Listing:
====

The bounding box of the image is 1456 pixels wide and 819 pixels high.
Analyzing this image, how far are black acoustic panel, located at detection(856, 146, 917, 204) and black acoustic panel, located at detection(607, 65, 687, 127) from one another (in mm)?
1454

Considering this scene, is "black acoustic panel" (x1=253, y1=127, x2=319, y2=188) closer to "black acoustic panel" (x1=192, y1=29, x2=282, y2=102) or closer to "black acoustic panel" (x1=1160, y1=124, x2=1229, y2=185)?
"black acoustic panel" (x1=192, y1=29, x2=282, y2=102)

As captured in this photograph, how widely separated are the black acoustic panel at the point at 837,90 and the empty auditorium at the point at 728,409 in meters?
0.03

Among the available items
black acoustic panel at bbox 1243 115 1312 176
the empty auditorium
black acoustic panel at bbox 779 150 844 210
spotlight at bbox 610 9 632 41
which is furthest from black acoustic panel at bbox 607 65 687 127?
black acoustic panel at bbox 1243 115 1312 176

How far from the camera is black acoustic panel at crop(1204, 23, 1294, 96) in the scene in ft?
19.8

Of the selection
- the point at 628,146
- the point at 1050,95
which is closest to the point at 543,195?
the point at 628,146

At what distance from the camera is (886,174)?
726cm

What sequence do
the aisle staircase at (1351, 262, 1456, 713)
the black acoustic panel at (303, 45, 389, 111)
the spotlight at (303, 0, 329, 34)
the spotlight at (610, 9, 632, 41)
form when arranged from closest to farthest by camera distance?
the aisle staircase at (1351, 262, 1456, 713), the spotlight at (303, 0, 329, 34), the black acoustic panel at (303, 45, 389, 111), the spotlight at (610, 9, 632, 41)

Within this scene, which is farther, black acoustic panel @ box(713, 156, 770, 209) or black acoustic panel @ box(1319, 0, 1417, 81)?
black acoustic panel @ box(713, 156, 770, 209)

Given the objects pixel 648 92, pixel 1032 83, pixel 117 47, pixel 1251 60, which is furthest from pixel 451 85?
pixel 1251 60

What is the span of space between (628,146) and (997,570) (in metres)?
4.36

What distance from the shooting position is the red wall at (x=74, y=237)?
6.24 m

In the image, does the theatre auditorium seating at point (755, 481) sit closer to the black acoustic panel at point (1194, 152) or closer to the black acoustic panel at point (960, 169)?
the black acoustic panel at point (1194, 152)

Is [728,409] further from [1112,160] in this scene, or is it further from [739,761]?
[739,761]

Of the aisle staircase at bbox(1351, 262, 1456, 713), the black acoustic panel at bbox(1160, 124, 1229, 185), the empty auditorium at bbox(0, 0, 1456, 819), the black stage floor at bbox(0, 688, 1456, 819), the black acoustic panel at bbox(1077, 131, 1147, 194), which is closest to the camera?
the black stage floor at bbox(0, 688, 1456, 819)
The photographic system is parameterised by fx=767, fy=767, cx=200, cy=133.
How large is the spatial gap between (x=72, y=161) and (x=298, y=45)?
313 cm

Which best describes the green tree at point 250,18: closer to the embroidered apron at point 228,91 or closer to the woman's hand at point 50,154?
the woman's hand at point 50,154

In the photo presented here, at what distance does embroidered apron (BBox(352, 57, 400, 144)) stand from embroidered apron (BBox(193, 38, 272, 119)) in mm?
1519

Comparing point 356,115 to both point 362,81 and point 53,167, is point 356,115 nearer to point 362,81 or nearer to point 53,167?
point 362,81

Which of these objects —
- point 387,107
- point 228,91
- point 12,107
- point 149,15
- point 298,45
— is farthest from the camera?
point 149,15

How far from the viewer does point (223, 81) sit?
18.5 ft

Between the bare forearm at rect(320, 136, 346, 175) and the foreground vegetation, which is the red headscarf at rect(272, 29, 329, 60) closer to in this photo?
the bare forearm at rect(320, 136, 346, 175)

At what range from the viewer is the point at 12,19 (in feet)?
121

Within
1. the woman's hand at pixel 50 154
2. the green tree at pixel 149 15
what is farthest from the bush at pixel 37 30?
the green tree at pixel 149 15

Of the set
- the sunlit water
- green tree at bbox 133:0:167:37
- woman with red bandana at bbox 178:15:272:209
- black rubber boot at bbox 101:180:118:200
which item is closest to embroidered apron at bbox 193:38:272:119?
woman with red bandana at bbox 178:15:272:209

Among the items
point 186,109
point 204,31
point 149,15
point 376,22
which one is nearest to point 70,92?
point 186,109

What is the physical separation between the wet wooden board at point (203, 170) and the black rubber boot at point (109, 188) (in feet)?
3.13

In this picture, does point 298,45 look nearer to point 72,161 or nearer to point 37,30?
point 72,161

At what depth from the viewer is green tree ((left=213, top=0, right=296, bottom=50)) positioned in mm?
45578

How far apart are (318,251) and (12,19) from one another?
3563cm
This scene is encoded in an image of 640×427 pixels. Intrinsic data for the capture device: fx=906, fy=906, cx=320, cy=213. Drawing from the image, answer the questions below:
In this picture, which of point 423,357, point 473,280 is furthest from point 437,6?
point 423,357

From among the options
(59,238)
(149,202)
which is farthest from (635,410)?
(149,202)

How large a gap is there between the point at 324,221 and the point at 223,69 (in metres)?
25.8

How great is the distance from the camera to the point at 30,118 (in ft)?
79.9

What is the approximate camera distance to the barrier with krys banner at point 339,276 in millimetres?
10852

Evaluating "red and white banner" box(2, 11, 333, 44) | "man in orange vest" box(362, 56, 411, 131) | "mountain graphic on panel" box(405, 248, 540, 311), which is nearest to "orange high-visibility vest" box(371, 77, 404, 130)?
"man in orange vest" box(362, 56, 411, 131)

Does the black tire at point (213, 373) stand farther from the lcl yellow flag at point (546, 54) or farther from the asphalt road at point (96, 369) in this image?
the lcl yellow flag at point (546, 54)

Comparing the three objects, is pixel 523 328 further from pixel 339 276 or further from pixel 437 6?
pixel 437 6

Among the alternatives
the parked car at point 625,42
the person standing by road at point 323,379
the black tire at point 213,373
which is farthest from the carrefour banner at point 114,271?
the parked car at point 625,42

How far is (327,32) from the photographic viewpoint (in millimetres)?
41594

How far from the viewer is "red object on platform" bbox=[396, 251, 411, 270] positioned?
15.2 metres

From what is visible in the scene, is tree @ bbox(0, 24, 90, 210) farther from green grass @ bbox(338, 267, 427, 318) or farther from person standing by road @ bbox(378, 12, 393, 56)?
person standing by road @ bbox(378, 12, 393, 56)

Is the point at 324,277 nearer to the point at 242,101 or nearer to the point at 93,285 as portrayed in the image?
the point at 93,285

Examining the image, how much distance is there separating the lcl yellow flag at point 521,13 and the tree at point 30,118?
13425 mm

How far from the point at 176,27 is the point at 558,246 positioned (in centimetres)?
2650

====

Problem details: Please rewrite all the records with every "empty auditorium" changed to "empty concert hall", leaving everything else as it is.

Reply to the exercise:
The bounding box of the image is 1456 pixels wide and 819 pixels high.
Analyzing this image, how far are black acoustic panel, located at detection(856, 146, 917, 204) and black acoustic panel, located at detection(607, 65, 687, 127) from one another (in mm)?
1454

Considering this scene, is "black acoustic panel" (x1=253, y1=127, x2=319, y2=188) closer to "black acoustic panel" (x1=192, y1=29, x2=282, y2=102) or closer to "black acoustic panel" (x1=1160, y1=124, x2=1229, y2=185)?
"black acoustic panel" (x1=192, y1=29, x2=282, y2=102)

As captured in this photograph, how widely separated are the black acoustic panel at the point at 837,90 and the empty concert hall at the point at 728,409 in meters?
0.03

Among the available items
black acoustic panel at bbox 1243 115 1312 176
the empty concert hall
black acoustic panel at bbox 779 150 844 210
spotlight at bbox 610 9 632 41
which is furthest from black acoustic panel at bbox 607 65 687 127?
black acoustic panel at bbox 1243 115 1312 176

How far from the camera is black acoustic panel at crop(1204, 23, 1294, 96) in the scene in ft?
19.8

Of the selection
- the point at 628,146
- the point at 1050,95
which is closest to the point at 543,195?
the point at 628,146

At what distance from the camera is (886,174)?
726cm

What sequence do
the aisle staircase at (1351, 262, 1456, 713)
the black acoustic panel at (303, 45, 389, 111)
the spotlight at (303, 0, 329, 34)
the spotlight at (610, 9, 632, 41)
form when arranged from closest to farthest by camera distance?
the aisle staircase at (1351, 262, 1456, 713), the spotlight at (303, 0, 329, 34), the black acoustic panel at (303, 45, 389, 111), the spotlight at (610, 9, 632, 41)

Within this scene, which is farther, black acoustic panel @ box(713, 156, 770, 209) or black acoustic panel @ box(1319, 0, 1417, 81)?
black acoustic panel @ box(713, 156, 770, 209)

Given the objects pixel 648 92, pixel 1032 83, pixel 117 47, pixel 1251 60, which is furthest from pixel 451 85?
pixel 1251 60

What is the span of space between (628,146) and (997,570) (in metres)?
4.36

What distance from the shooting position is the red wall at (x=74, y=237)?
6.24 m

In the image, does the theatre auditorium seating at point (755, 481) sit closer to the black acoustic panel at point (1194, 152) or closer to the black acoustic panel at point (960, 169)?
the black acoustic panel at point (1194, 152)

Is [728,409] further from [1112,160] in this scene, or is it further from [739,761]?
[739,761]

Of the aisle staircase at bbox(1351, 262, 1456, 713), the black acoustic panel at bbox(1160, 124, 1229, 185), the empty concert hall at bbox(0, 0, 1456, 819), the black stage floor at bbox(0, 688, 1456, 819), the black acoustic panel at bbox(1077, 131, 1147, 194), which is closest to the camera?
the black stage floor at bbox(0, 688, 1456, 819)
The photographic system is parameterised by fx=767, fy=767, cx=200, cy=133.
How large is the spatial gap between (x=72, y=161) and (x=298, y=45)?
313 cm

Which best describes the green tree at point 250,18: closer to the embroidered apron at point 228,91 or closer to the woman's hand at point 50,154?
the woman's hand at point 50,154

In the photo presented here, at what distance does embroidered apron (BBox(352, 57, 400, 144)) stand from embroidered apron (BBox(193, 38, 272, 119)) in mm?
1519

Comparing point 356,115 to both point 362,81 and point 53,167, is point 356,115 nearer to point 362,81 or nearer to point 53,167?
point 362,81

Which of these objects —
- point 387,107
- point 228,91
- point 12,107
- point 149,15
- point 298,45
— is farthest from the camera?
point 149,15

How far from the viewer does point (223, 81) sit?
18.5 ft

Between the bare forearm at rect(320, 136, 346, 175) and the foreground vegetation, which is the red headscarf at rect(272, 29, 329, 60) closer to in this photo?
the bare forearm at rect(320, 136, 346, 175)

At what range from the viewer is the point at 12,19 (in feet)?
121

Within
1. the woman's hand at pixel 50 154
2. the green tree at pixel 149 15
what is farthest from the bush at pixel 37 30?
the green tree at pixel 149 15

Of the set
- the sunlit water
- green tree at bbox 133:0:167:37
- woman with red bandana at bbox 178:15:272:209
- black rubber boot at bbox 101:180:118:200
which item is closest to embroidered apron at bbox 193:38:272:119?
woman with red bandana at bbox 178:15:272:209

Among the items
point 186,109
point 204,31
point 149,15
point 376,22
which one is nearest to point 70,92?
point 186,109

What is the physical separation between the wet wooden board at point (203, 170) and the black rubber boot at point (109, 188) (in feet)?
3.13

In this picture, does point 298,45 look nearer to point 72,161 or nearer to point 37,30?
point 72,161

At what depth from the viewer is green tree ((left=213, top=0, right=296, bottom=50)) positioned in mm?
45578

How far apart are (318,251) and (12,19) from one another?
3563cm
This scene is encoded in an image of 640×427 pixels. Intrinsic data for the capture device: fx=906, fy=906, cx=320, cy=213. Drawing from the image, answer the questions below:
In this picture, which of point 423,357, point 473,280 is furthest from point 437,6?
point 423,357

From among the options
(59,238)
(149,202)
which is farthest from (635,410)?
(149,202)

How large a gap is there between the point at 324,221 and the point at 223,69 (in metres)?
25.8

How great is the distance from the camera to the point at 30,118 (in ft)?
79.9

What is the approximate camera distance to the barrier with krys banner at point 339,276 in millimetres?
10852

Evaluating "red and white banner" box(2, 11, 333, 44) | "man in orange vest" box(362, 56, 411, 131) | "mountain graphic on panel" box(405, 248, 540, 311), which is nearest to "orange high-visibility vest" box(371, 77, 404, 130)?
"man in orange vest" box(362, 56, 411, 131)

Does the black tire at point (213, 373) stand farther from the lcl yellow flag at point (546, 54) or farther from the asphalt road at point (96, 369) in this image?
the lcl yellow flag at point (546, 54)

Comparing the three objects, is pixel 523 328 further from pixel 339 276 or further from pixel 437 6?
pixel 437 6

Among the alternatives
the parked car at point 625,42
the person standing by road at point 323,379
the black tire at point 213,373
which is farthest from the carrefour banner at point 114,271?
the parked car at point 625,42

How far is (327,32) from the photographic viewpoint (in millimetres)?
41594

How far from the viewer is "red object on platform" bbox=[396, 251, 411, 270] positioned?
15.2 metres

From what is visible in the scene, is tree @ bbox(0, 24, 90, 210) farther from green grass @ bbox(338, 267, 427, 318) or farther from person standing by road @ bbox(378, 12, 393, 56)?
person standing by road @ bbox(378, 12, 393, 56)

Is the point at 324,277 nearer to the point at 242,101 or nearer to the point at 93,285 as portrayed in the image?
the point at 93,285

Examining the image, how much distance is there separating the lcl yellow flag at point 521,13 and the tree at point 30,118?
13425 mm

How far from the point at 176,27 is the point at 558,246 positioned (in centimetres)?
2650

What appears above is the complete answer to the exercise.